Determine how many lines in the entries below contain "site", and output only that number.

■ Materials provided:
*** Begin section ***

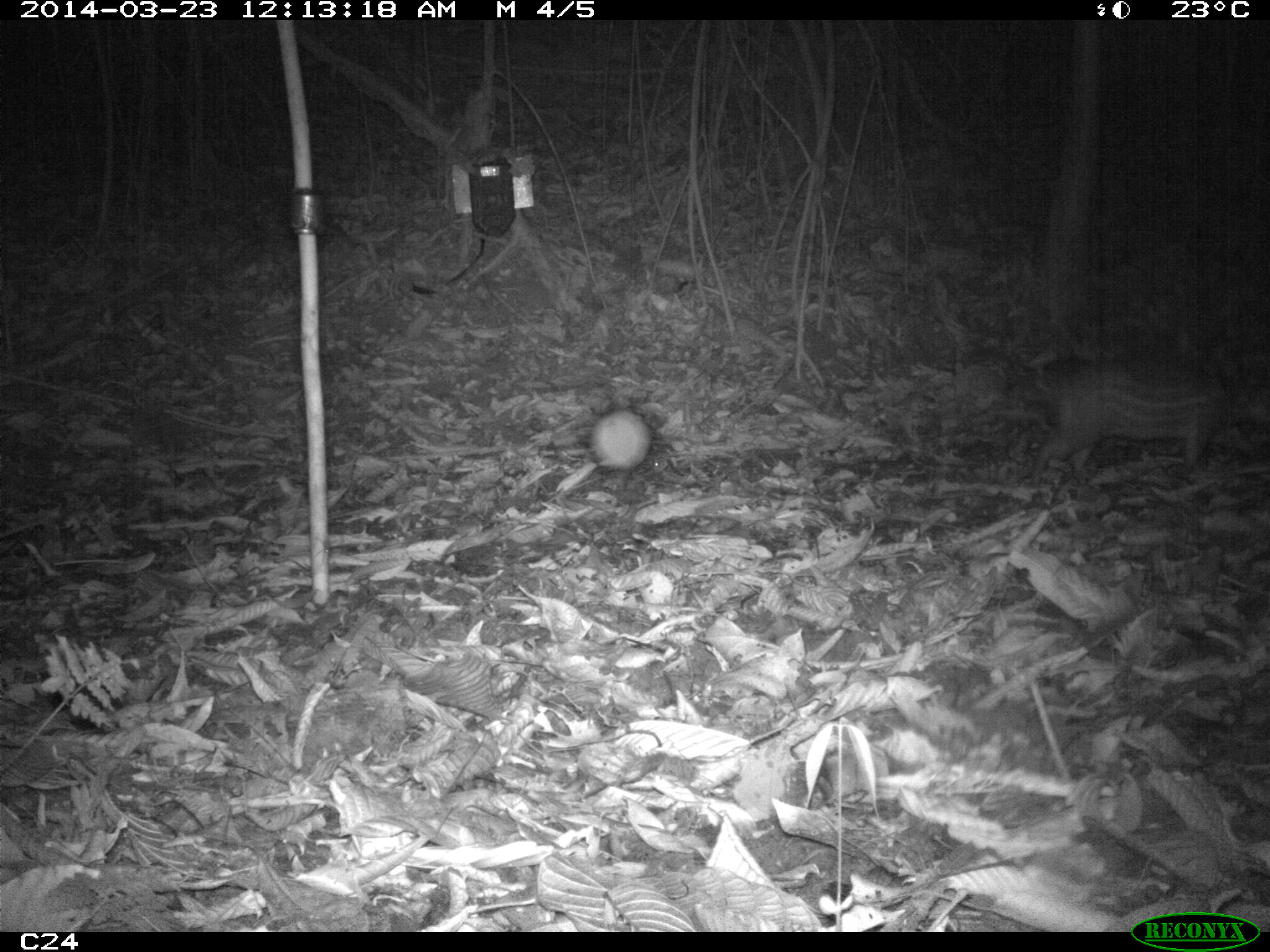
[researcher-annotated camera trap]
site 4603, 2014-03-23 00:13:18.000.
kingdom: Animalia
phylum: Chordata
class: Mammalia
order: Rodentia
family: Cuniculidae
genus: Cuniculus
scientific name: Cuniculus paca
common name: spotted paca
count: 2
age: adult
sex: female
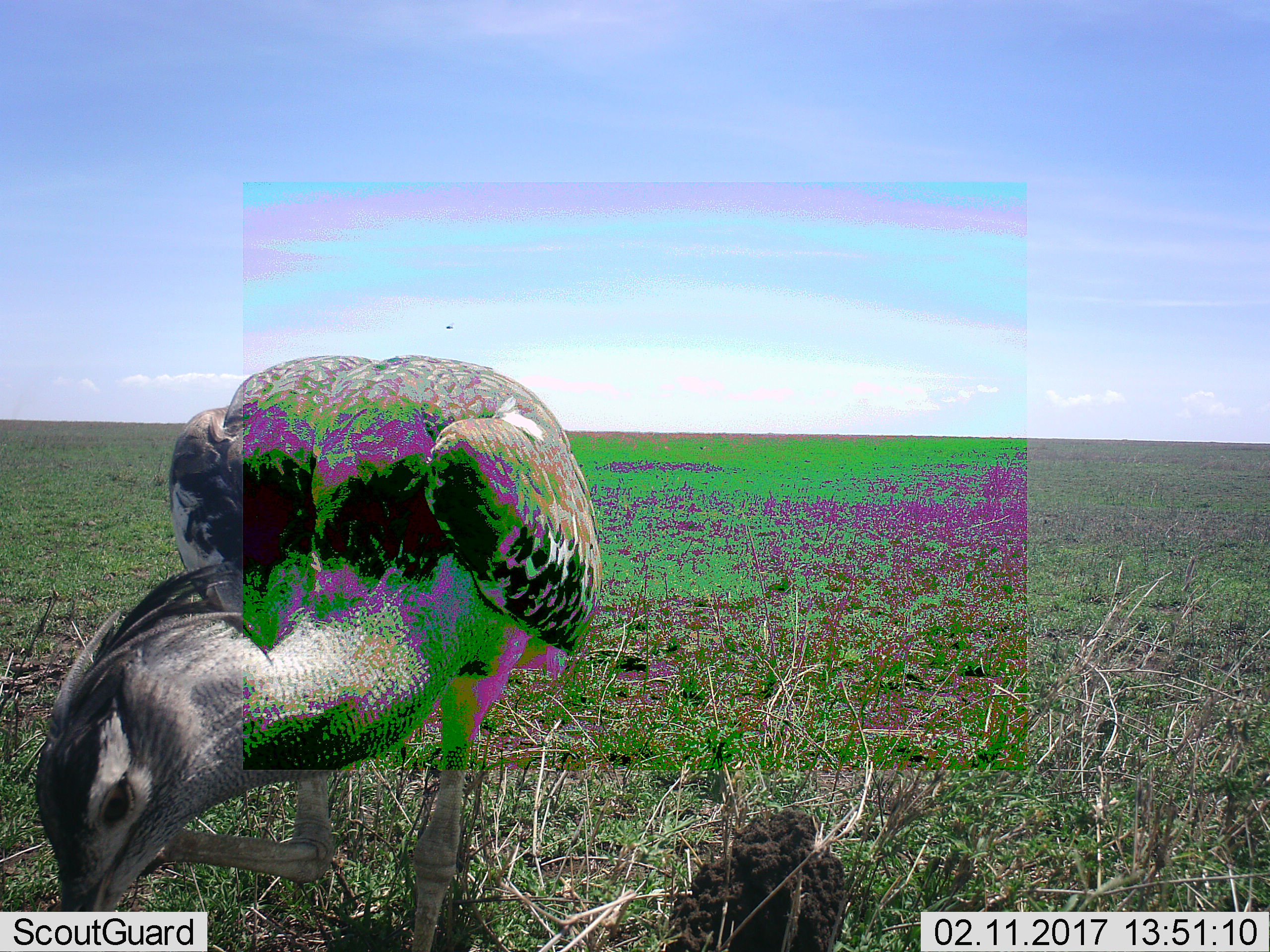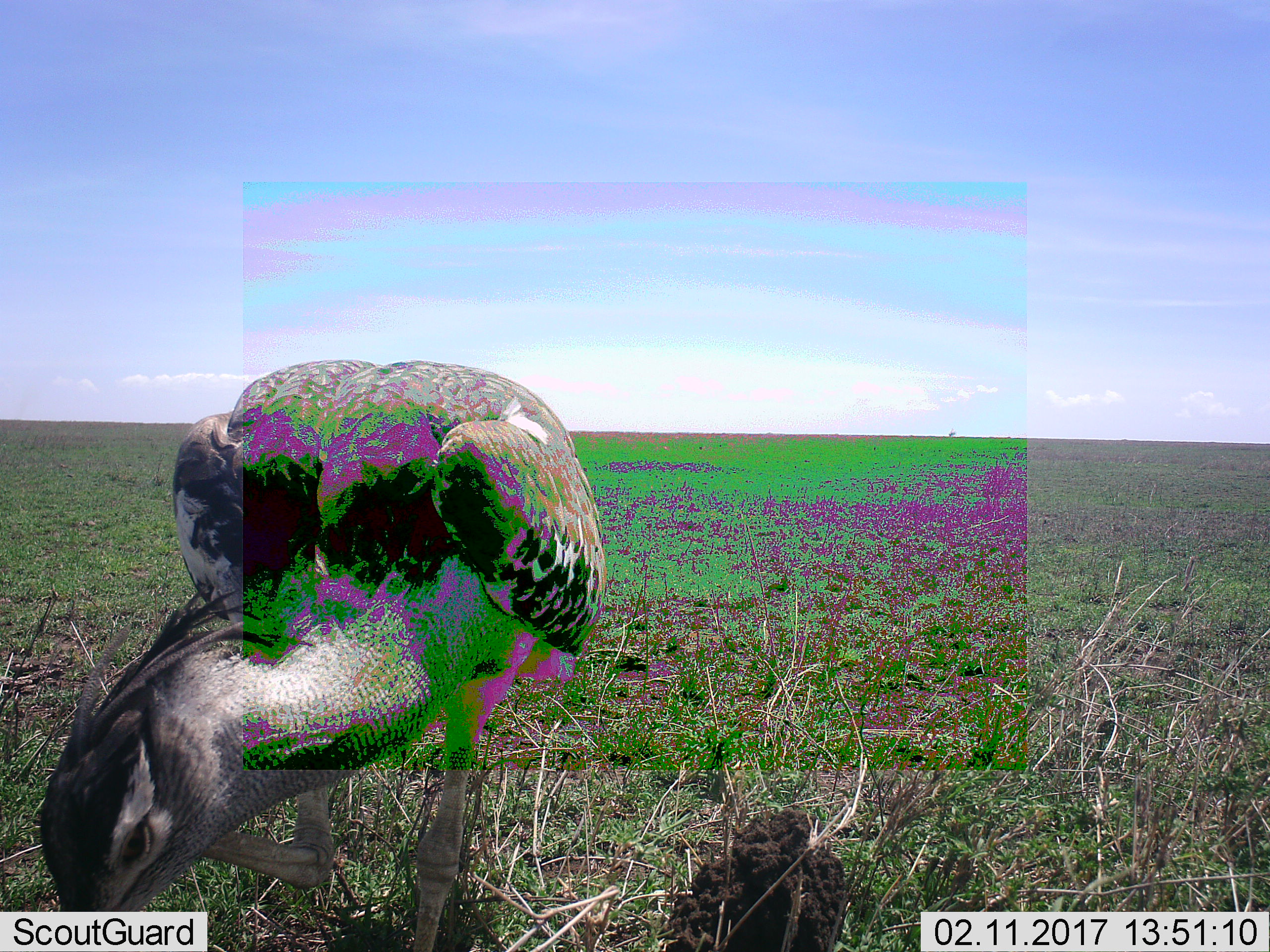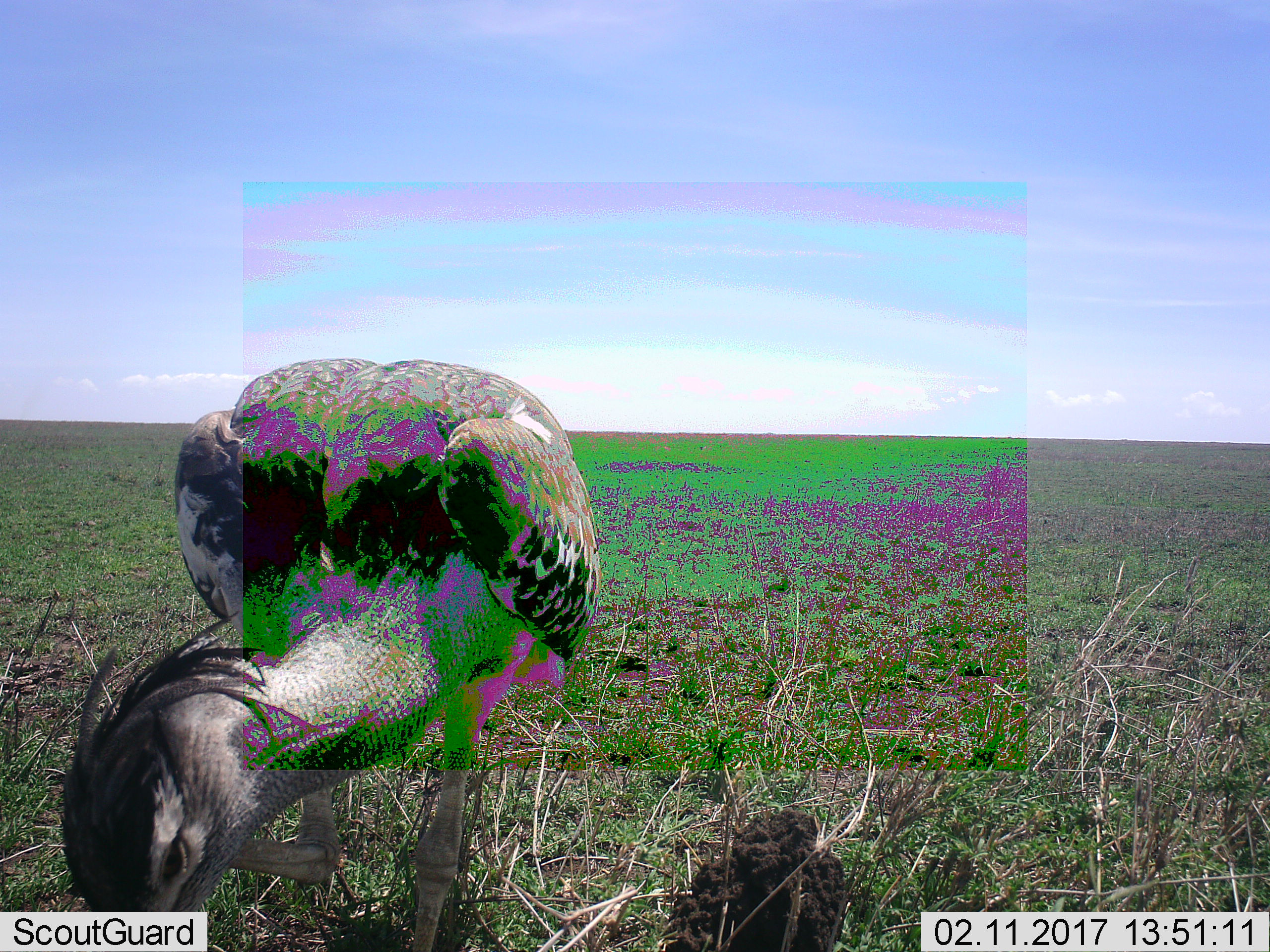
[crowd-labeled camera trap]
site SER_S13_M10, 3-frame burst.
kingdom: Animalia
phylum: Chordata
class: Aves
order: Otidiformes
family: Otididae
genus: Ardeotis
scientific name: Ardeotis kori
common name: kori bustard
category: bustardkori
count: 1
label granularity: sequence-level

*** End section ***

■ Solution for this problem: 2